**OBJECTIVE**
Quote the lines below from the one containing "What is the spatial" to the final line, both ends included; exclude the pictures.

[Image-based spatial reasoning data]

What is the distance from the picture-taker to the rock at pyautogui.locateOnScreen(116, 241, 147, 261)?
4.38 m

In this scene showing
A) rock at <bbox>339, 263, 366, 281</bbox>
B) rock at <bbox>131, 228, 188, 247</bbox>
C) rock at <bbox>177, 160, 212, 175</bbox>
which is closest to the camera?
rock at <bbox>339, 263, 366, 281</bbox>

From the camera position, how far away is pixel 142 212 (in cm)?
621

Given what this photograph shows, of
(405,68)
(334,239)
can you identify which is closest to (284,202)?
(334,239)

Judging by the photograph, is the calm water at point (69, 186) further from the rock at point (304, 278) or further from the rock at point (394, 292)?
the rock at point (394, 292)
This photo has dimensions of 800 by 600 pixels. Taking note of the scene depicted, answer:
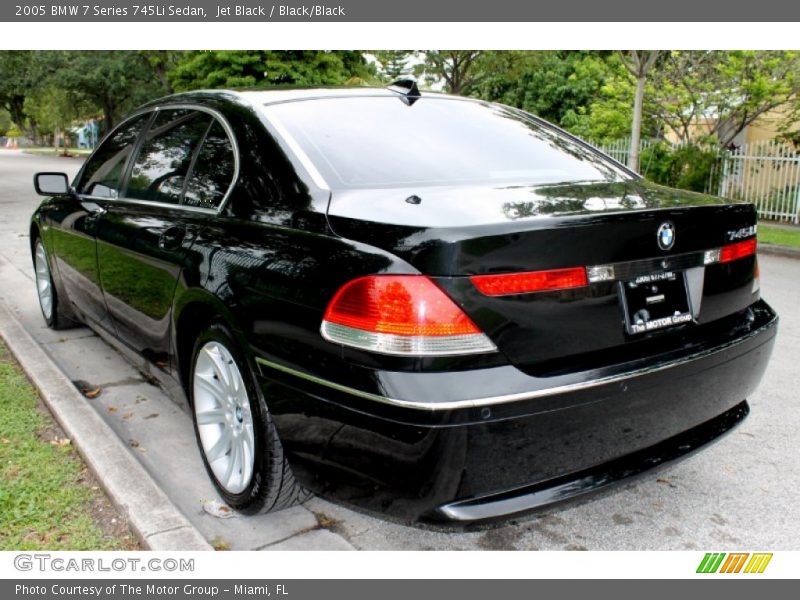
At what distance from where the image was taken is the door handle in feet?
9.91

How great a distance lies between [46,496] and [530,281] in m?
2.19

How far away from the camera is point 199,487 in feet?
10.2

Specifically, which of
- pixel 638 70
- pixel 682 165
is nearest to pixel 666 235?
pixel 638 70

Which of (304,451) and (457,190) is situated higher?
(457,190)

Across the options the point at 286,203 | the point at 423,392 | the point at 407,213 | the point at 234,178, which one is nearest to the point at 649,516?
the point at 423,392

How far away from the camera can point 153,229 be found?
3281 mm

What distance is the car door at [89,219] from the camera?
404 centimetres

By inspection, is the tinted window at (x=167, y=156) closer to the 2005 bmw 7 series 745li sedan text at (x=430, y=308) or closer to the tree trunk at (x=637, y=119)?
the 2005 bmw 7 series 745li sedan text at (x=430, y=308)

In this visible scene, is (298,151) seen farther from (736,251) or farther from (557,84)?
(557,84)

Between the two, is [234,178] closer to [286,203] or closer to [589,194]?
[286,203]

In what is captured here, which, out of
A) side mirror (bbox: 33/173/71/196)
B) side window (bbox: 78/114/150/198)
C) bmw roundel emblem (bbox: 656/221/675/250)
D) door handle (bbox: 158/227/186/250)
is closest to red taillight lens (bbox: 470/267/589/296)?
bmw roundel emblem (bbox: 656/221/675/250)

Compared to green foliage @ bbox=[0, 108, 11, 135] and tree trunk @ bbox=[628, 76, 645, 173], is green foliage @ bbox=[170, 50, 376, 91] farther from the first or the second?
green foliage @ bbox=[0, 108, 11, 135]

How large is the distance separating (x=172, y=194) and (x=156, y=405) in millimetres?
1345

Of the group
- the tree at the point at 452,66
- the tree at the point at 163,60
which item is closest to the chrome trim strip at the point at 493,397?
the tree at the point at 452,66
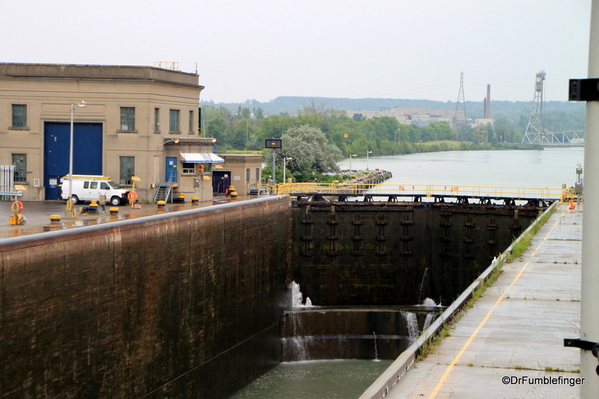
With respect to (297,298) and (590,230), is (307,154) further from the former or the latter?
(590,230)

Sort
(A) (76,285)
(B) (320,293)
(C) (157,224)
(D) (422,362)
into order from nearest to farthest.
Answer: (D) (422,362), (A) (76,285), (C) (157,224), (B) (320,293)

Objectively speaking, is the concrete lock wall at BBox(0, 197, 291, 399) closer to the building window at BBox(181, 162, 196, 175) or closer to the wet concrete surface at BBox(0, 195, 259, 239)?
the wet concrete surface at BBox(0, 195, 259, 239)

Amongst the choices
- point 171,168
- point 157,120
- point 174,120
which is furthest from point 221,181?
point 157,120

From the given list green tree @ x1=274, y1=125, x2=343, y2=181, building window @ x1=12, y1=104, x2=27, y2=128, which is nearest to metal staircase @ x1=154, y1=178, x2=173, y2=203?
building window @ x1=12, y1=104, x2=27, y2=128

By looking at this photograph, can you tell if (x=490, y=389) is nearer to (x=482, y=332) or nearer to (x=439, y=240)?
(x=482, y=332)

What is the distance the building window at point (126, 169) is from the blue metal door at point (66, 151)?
89 centimetres

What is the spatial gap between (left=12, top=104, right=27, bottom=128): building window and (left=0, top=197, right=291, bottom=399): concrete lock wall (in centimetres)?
971

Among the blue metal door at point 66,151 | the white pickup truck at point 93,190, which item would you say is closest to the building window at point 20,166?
the blue metal door at point 66,151

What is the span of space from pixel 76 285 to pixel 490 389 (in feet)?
30.5

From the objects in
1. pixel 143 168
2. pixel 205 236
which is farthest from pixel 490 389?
pixel 143 168

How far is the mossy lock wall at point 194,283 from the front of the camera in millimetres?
15438

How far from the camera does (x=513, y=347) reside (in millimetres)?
13492

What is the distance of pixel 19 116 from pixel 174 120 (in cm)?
615

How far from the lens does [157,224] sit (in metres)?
20.4
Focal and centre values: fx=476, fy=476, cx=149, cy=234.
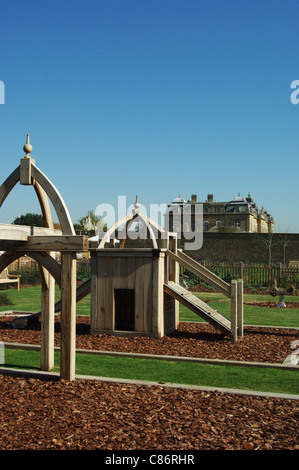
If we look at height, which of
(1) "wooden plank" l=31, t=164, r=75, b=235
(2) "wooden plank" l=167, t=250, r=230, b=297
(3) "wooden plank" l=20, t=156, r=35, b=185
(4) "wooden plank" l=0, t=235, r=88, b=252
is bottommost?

**SOLVED EXERCISE**
What is the spatial gap between (left=12, top=104, right=27, bottom=128): building window and (left=0, top=197, right=291, bottom=399): concrete lock wall (in centimetres)?
971

Among the blue metal door at point 66,151 | the white pickup truck at point 93,190, which item would you say is closest to the building window at point 20,166?
the blue metal door at point 66,151

What is the span of space from pixel 76 285 to pixel 490 389 (in feet)?
30.5

From the objects in
1. pixel 143 168
2. pixel 205 236
which is farthest from pixel 490 389?
pixel 143 168

How far is the mossy lock wall at point 194,283 from the front of the camera in millimetres?
15438

How far from the camera does (x=513, y=347) reside (in millimetres)?
13492

What is the distance of pixel 19 116 from pixel 174 120 (in cm)?
615

How far from the lens does [157,224] sit (in metres)?
20.4
Focal and centre values: fx=476, fy=476, cx=149, cy=234.
If we look at height, which of
(1) "wooden plank" l=31, t=164, r=75, b=235
(2) "wooden plank" l=167, t=250, r=230, b=297
(3) "wooden plank" l=20, t=156, r=35, b=185
(4) "wooden plank" l=0, t=235, r=88, b=252
is bottommost?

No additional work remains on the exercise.